Data -
"""
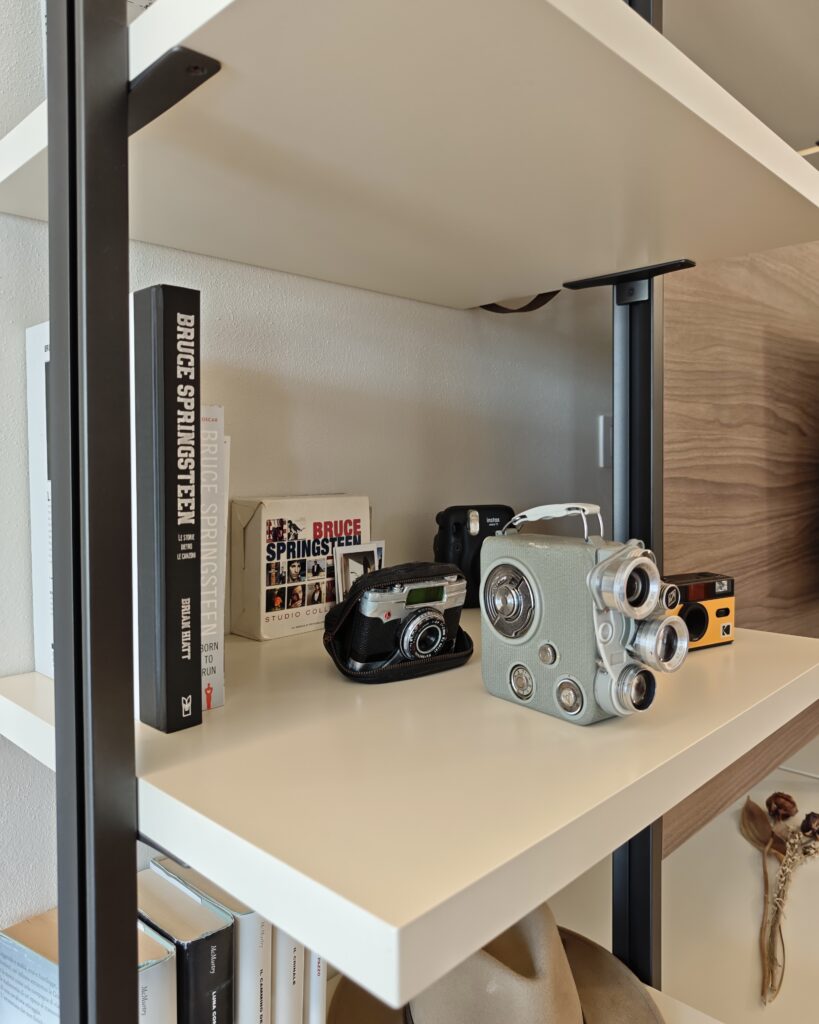 modificata a misura 4-5 (6)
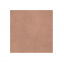 Плитка PARADYZ Architeq Terra RECT MAT 598x598 мм Полтава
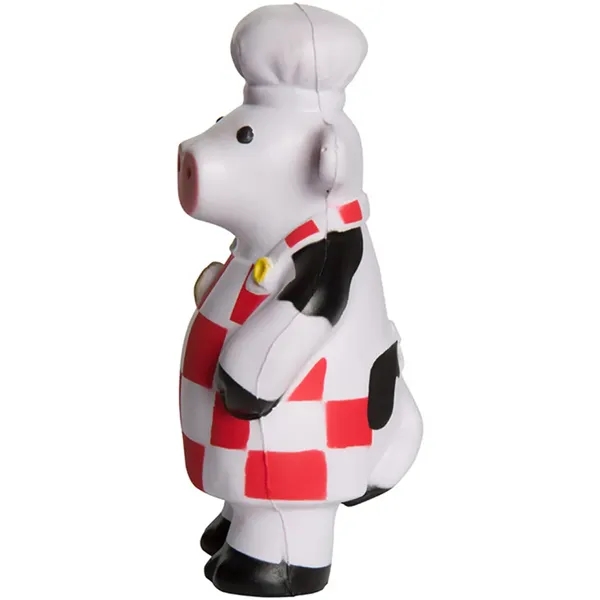 What's cooking cow stress reliever.... from ASI 34415 Alpi International LTD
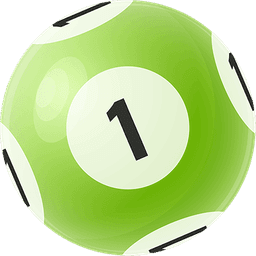 Ball-1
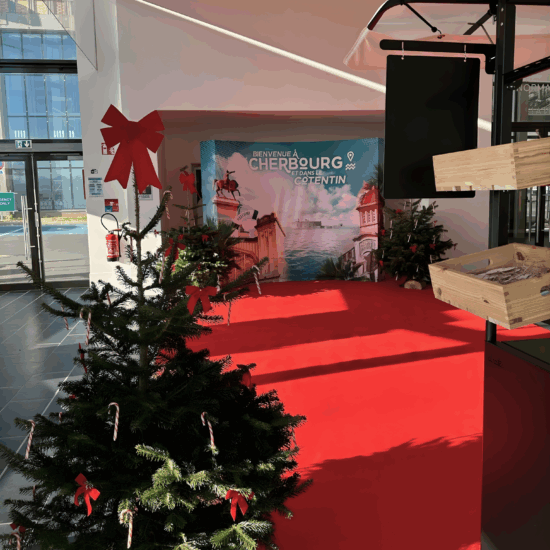 Design sans titre (7) Design sans titre (7)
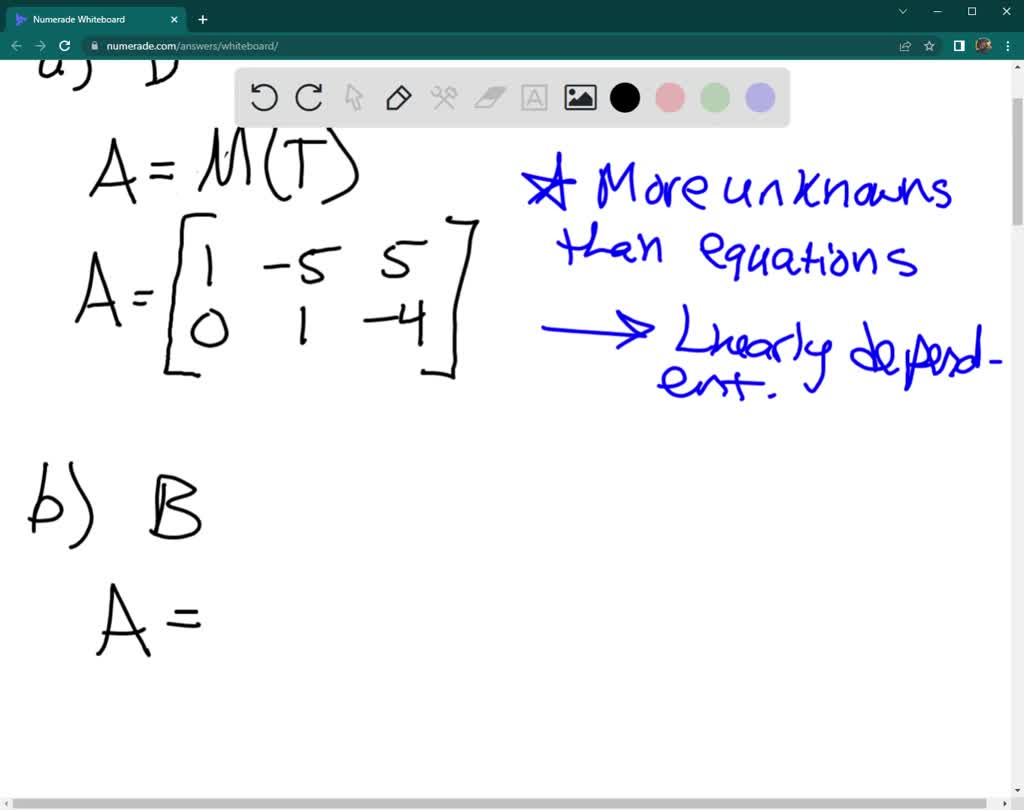 solved-preview-activity-4-3-1-let-recall-how-vector-in-r-can-be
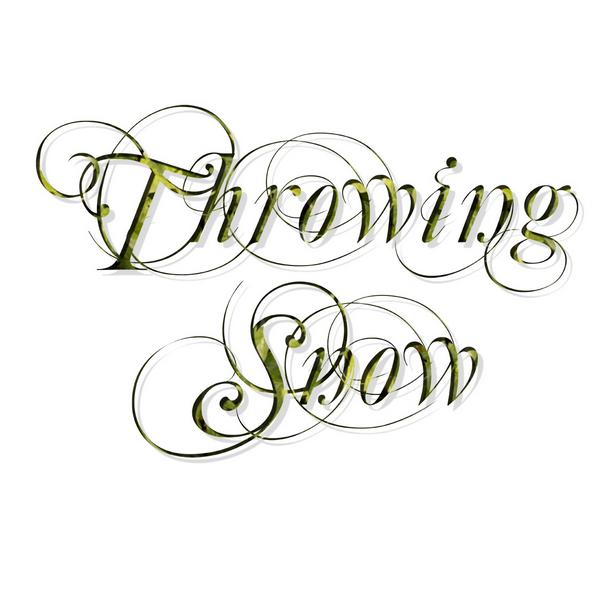 File:Throwing Snow 2.jpg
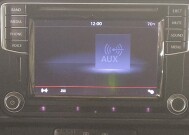 2016 Volkswagen Jetta in Charleston, SC 29414 - 18149814 25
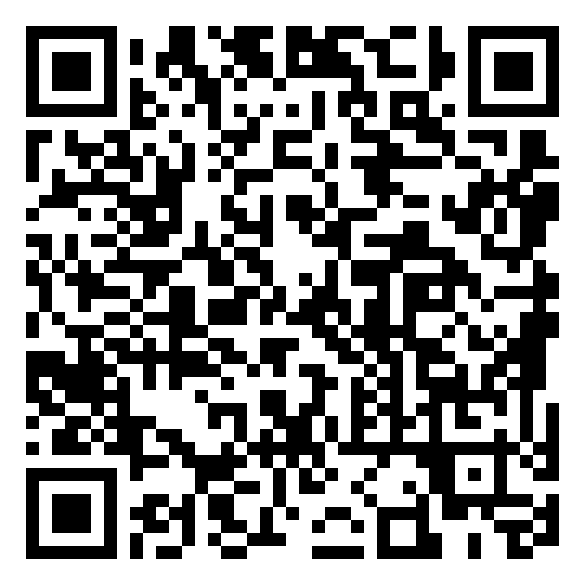kod QR z danymi kontaktowymi 00000000000000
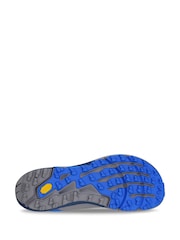 Altra Mens Timp 5 Trainers - Image 6 of 6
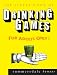 The Little Book of Drinking Games (Little Book of)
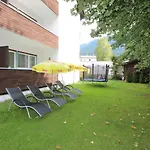 Am Birkenhain-8 By Interhome *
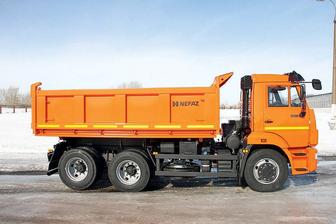 Услуга Камаз самосвал вывоз строительного мусора ,доставка Уголь .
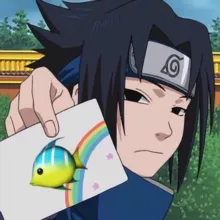 Рыба Украинец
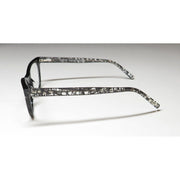 ModaFrames Eyebobs Florence 2746 Readers Readers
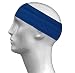 Hairmates Activity Headbands for Running/Jogging/Salons/Gyms/SPA/Sports/Tennis/Yoga/Aerobics RS.125.00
"""
Task requirements -
Give again, word for word, only the lines from the one with "Рыба Украинец" through the last line of the entries, both included; no pictures go in the copy.

Answer for the task -
 Рыба Украинец
 ModaFrames Eyebobs Florence 2746 Readers Readers
 Hairmates Activity Headbands for Running/Jogging/Salons/Gyms/SPA/Sports/Tennis/Yoga/Aerobics RS.125.00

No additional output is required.